Conexão Objetiva, Lógica, Material ou Teleológica: se, no mesmo caso, houverem sido umas praticadas para facilitar ou ocultar as outras, ou para conseguir impunidade ou vantagem em relação a qualquer delas. Por exemplo, o crime de lavagem de capitais e a infração penal antecedente.

Conexão Probatória ou Instrumental: quando a prova de uma infração ou de qualquer de suas circunstâncias elementares influir na prova de outra infração. Por exemplo, roubo e receptação.

CONTINÊNCIA

Enquanto a conexão importa em mais de uma infração penal, a continência, em seu inciso I, ocorre quando duas ou mais pessoas forem acusadas pela mesma infração, ou seja, há um único crime e mais de uma pessoa (concurso de pessoas).

REGRAS

1) Até quando é possível reunir os processos? 

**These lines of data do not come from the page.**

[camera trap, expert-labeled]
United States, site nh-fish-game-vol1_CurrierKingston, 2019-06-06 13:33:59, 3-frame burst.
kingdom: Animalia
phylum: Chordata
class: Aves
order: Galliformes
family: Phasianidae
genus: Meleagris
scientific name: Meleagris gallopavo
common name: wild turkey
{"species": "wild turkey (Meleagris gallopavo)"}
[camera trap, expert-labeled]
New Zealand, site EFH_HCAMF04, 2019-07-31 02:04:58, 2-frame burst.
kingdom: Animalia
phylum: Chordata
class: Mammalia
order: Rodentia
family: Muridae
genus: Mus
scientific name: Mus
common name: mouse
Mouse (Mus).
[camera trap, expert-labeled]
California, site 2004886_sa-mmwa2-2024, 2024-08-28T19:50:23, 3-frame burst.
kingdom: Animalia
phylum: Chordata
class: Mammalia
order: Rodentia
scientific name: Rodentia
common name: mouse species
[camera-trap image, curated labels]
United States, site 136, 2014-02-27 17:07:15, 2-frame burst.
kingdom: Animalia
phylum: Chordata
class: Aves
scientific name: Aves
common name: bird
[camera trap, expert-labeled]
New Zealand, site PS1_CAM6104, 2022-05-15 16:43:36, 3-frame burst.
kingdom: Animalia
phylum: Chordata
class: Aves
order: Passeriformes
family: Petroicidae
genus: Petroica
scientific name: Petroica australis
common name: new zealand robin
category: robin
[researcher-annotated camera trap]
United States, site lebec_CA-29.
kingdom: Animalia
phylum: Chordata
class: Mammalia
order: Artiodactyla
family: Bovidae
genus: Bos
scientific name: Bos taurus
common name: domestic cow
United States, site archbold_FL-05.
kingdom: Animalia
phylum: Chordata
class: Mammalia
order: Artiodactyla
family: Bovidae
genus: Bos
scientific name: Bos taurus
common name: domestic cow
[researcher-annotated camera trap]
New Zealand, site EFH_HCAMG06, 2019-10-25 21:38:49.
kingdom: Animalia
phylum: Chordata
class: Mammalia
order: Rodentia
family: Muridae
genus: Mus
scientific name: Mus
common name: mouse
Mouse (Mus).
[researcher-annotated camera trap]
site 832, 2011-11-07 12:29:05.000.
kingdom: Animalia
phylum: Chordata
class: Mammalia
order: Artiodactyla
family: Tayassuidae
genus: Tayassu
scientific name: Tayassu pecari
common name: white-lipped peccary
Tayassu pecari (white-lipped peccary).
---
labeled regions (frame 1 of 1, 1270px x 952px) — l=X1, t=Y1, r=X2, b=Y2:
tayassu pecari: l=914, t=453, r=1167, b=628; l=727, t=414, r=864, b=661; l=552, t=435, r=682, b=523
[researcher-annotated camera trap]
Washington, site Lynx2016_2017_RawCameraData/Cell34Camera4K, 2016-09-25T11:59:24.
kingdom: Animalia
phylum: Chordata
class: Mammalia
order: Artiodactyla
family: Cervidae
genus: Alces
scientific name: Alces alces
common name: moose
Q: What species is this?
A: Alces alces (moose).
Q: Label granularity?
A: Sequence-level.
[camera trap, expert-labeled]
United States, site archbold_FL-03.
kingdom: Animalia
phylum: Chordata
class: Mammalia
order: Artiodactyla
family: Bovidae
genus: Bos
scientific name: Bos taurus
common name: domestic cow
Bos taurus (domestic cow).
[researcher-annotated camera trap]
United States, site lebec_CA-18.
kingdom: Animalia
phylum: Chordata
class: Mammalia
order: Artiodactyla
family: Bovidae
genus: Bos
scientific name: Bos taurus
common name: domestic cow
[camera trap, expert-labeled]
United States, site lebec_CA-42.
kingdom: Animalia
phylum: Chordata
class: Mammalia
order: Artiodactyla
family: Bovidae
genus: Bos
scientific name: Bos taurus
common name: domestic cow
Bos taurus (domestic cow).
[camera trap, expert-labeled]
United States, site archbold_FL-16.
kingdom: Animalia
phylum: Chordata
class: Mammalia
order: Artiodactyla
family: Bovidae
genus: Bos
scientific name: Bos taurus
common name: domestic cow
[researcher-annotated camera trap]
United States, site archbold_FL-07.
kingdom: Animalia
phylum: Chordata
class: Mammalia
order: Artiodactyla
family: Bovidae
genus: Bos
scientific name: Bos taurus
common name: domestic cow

Súmula 235, STJ: A conexão não determina a reunião dos processos, se um deles já foi julgado.

Obs.: Entende-se por “julgado” a sentença, mesmo que recorrível (não transitada em julgado). Em outros termos, uma mera decisão, ainda que não transitada em julgado, não importará em reunião dos feitos.

2) A competência do Tribunal do Júri prevalece em relação às demais, ou seja, a reunião de processos por conexão ou continência se dará prioritariamente perante o Júri. Por exemplo, um crime de homicídio cometido em conexão com a ocultação de cadáver será de competência do Júri.

3) E no caso de competência por crime eleitoral? Prevalece na doutrina que o correto seria dividir os processos, separando entre as Justiças, mas é necessário se atentar ao entendimento do STF da enorme força atrativa da Justiça Eleitoral. Por exemplo, uma calúnia eleitoral seguida de um homicídio. Assim, crimes eleitorais e crimes militares, por não serem da jurisdição comum, não são atraídos ao Júri.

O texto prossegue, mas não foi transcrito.